**** Text segment ****
# Secret alien on TV



## keybug55 (Jun 30, 2013)

Yeah, bet you never heard of this freaky little thing did you? There's a secret TV show that features an Alien beaming down from a UFO saying stuff. This only happens at 3:33am on Sundays and Mondays. During this time, the static will start to lag, and a UFO will appear on the TV. It's not really much but it's very interesting







And yes, I really did stay up this late


----------



## Prof Gallows (Jun 30, 2013)

http://bebopcrossing.tumblr.com/post/52613542531/so-if-anyone-likes-to-stay-up-really-late-playing



;D


----------



## jaso1n (Jun 30, 2013)

I was actually wondering if the UFO was still in new leaf.  I never noticed that alien thing on the tv though...maybe it's foreshadowing something?


----------



## burnside (Jun 30, 2013)

AAAAND I still don't have a TV.


----------



## WeiMoote (Jun 30, 2013)

3:33 AM... could Nintendo be thinking of another game in a series? Where the Darkness is Eternal?

Eh, maybe in a perfect world...


----------



## MadCake (Jun 30, 2013)

It's a reference to Gulliver saying he got abducted by aliens.


----------



## StiX (Jun 30, 2013)

I did this too a while ago!
http://chopstixz.tumblr.com/post/53142570633/watching-tv-in-the-middle-of-the-night-when


----------



## Hamusuta (Jun 30, 2013)

emg thts so scry


----------



## RickyBamBam (Jun 30, 2013)

I still wonder why they even included this into the game!


----------



## Alexir (Mar 25, 2014)

I have a karaoke system, does that count as a TV?
****
_Challenge A_. Rewrite the part of the records that opens with the line containing "Taking a look at" and closes at the end of the records, switching "car door" to "side panel" and leaving everything else untouched.
**** Information provided ****
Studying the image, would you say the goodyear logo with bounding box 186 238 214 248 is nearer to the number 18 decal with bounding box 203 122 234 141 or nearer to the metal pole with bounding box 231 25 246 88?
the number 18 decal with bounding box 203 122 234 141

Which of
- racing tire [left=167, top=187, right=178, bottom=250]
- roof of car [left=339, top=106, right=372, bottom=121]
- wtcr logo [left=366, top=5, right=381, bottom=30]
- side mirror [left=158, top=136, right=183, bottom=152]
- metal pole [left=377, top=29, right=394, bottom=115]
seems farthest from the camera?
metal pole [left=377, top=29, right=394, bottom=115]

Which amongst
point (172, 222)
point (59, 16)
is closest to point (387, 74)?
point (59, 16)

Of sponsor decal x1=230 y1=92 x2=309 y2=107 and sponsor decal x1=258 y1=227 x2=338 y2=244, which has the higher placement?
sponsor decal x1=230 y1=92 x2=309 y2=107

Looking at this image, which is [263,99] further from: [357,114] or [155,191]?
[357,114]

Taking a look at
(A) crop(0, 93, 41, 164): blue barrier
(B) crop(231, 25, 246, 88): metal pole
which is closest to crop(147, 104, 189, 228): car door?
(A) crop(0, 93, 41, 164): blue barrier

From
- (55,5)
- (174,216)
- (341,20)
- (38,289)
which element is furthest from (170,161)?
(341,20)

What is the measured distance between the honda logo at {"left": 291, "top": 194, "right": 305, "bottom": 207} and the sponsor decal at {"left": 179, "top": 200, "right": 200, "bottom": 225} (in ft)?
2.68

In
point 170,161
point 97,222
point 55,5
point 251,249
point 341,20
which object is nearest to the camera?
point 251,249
****
_Challenge B_. Continue the forum thread about the secret alien on TV from where it stops.

_Written response A_.
Taking a look at
(A) crop(0, 93, 41, 164): blue barrier
(B) crop(231, 25, 246, 88): metal pole
which is closest to crop(147, 104, 189, 228): side panel?
(A) crop(0, 93, 41, 164): blue barrier

From
- (55,5)
- (174,216)
- (341,20)
- (38,289)
which element is furthest from (170,161)?
(341,20)

What is the measured distance between the honda logo at {"left": 291, "top": 194, "right": 305, "bottom": 207} and the sponsor decal at {"left": 179, "top": 200, "right": 200, "bottom": 225} (in ft)?
2.68

In
point 170,161
point 97,222
point 55,5
point 251,249
point 341,20
which object is nearest to the camera?
point 251,249

_Written response B_.
----------



## captainofcool (Mar 25, 2014)

Alexir said:


> I have a karaoke system, does that count as a TV?


Nope.

I knew this since the beginning of time. Well, since June. Never really got to experience it, though.


----------



## Shirohibiki (Mar 25, 2014)

Why do people think 3AM is late though

Anyway, I've seen it plenty of times  Creepy, certainly. I dislike the perpetual static more though.

- - - Post Merge - - -

WAIT THIS WAS NECROED


----------



## ZJP91 (Mar 25, 2014)

things like this is why AC is the best game ever, nothing is better then animal crossing at night, especially on gamecube when you could see wisp the ghost, or just the whole creepy feeling where its quiet and everything is closed, and a couple of random neighbors are awake and you instantly feel connected because they also can never sleep.


----------



## CR33P (Mar 25, 2014)

3 AM is the hour of the devil e.e


----------



## oath2order (Mar 26, 2014)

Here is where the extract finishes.